* _Given task_: Find the line that contains "At what distance from" and print it and every line after it, exactly, please.

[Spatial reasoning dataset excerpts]
•••••

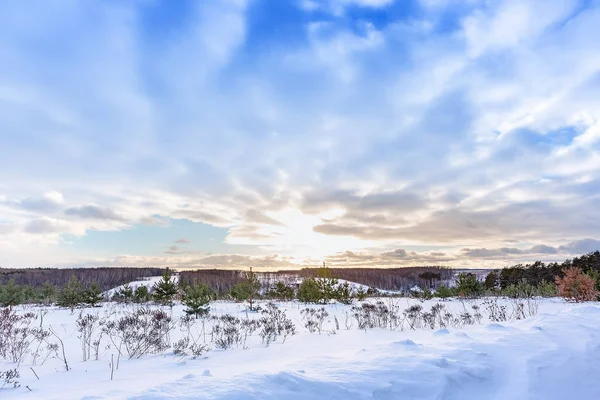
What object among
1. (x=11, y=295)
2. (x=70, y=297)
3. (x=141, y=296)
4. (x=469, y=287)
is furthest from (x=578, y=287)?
(x=11, y=295)

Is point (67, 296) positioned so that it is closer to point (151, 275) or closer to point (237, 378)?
point (237, 378)

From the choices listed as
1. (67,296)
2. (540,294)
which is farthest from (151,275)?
(540,294)

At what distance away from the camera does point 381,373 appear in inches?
170

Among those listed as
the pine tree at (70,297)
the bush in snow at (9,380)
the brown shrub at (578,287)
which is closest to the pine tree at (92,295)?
the pine tree at (70,297)

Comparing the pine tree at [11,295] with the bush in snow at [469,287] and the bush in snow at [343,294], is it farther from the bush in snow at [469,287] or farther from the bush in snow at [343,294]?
the bush in snow at [469,287]

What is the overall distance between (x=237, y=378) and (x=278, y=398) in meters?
0.60

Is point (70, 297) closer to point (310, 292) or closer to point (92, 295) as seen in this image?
point (92, 295)

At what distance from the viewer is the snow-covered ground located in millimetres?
3730

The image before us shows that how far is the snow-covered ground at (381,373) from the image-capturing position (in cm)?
373

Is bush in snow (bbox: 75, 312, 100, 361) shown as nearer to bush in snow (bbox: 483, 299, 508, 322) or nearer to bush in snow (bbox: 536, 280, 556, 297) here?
bush in snow (bbox: 483, 299, 508, 322)

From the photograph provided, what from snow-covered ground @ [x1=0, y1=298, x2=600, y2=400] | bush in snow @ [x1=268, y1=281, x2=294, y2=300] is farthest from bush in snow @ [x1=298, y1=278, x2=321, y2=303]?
snow-covered ground @ [x1=0, y1=298, x2=600, y2=400]

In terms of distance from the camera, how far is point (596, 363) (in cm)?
527

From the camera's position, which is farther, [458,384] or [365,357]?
[365,357]

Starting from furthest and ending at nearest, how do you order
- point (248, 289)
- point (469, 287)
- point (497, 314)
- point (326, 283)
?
1. point (469, 287)
2. point (326, 283)
3. point (248, 289)
4. point (497, 314)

•••••

* _Output for this task_:
At what distance from the viewer is the snow-covered ground located in millimetres?
3730

The image before us shows that how far is the snow-covered ground at (381,373) from the image-capturing position (in cm)?
373

Is bush in snow (bbox: 75, 312, 100, 361) shown as nearer to bush in snow (bbox: 483, 299, 508, 322) or nearer to bush in snow (bbox: 536, 280, 556, 297) here?
bush in snow (bbox: 483, 299, 508, 322)

From the photograph provided, what from snow-covered ground @ [x1=0, y1=298, x2=600, y2=400] | bush in snow @ [x1=268, y1=281, x2=294, y2=300] is farthest from bush in snow @ [x1=298, y1=278, x2=321, y2=303]?
snow-covered ground @ [x1=0, y1=298, x2=600, y2=400]

In terms of distance from the camera, how far is point (596, 363) (in cm)?
527

From the camera's position, which is farther, [458,384] or [365,357]?
[365,357]

Starting from furthest and ending at nearest, how do you order
- point (248, 289)
- point (469, 287)
- point (497, 314)
- point (326, 283)
?
1. point (469, 287)
2. point (326, 283)
3. point (248, 289)
4. point (497, 314)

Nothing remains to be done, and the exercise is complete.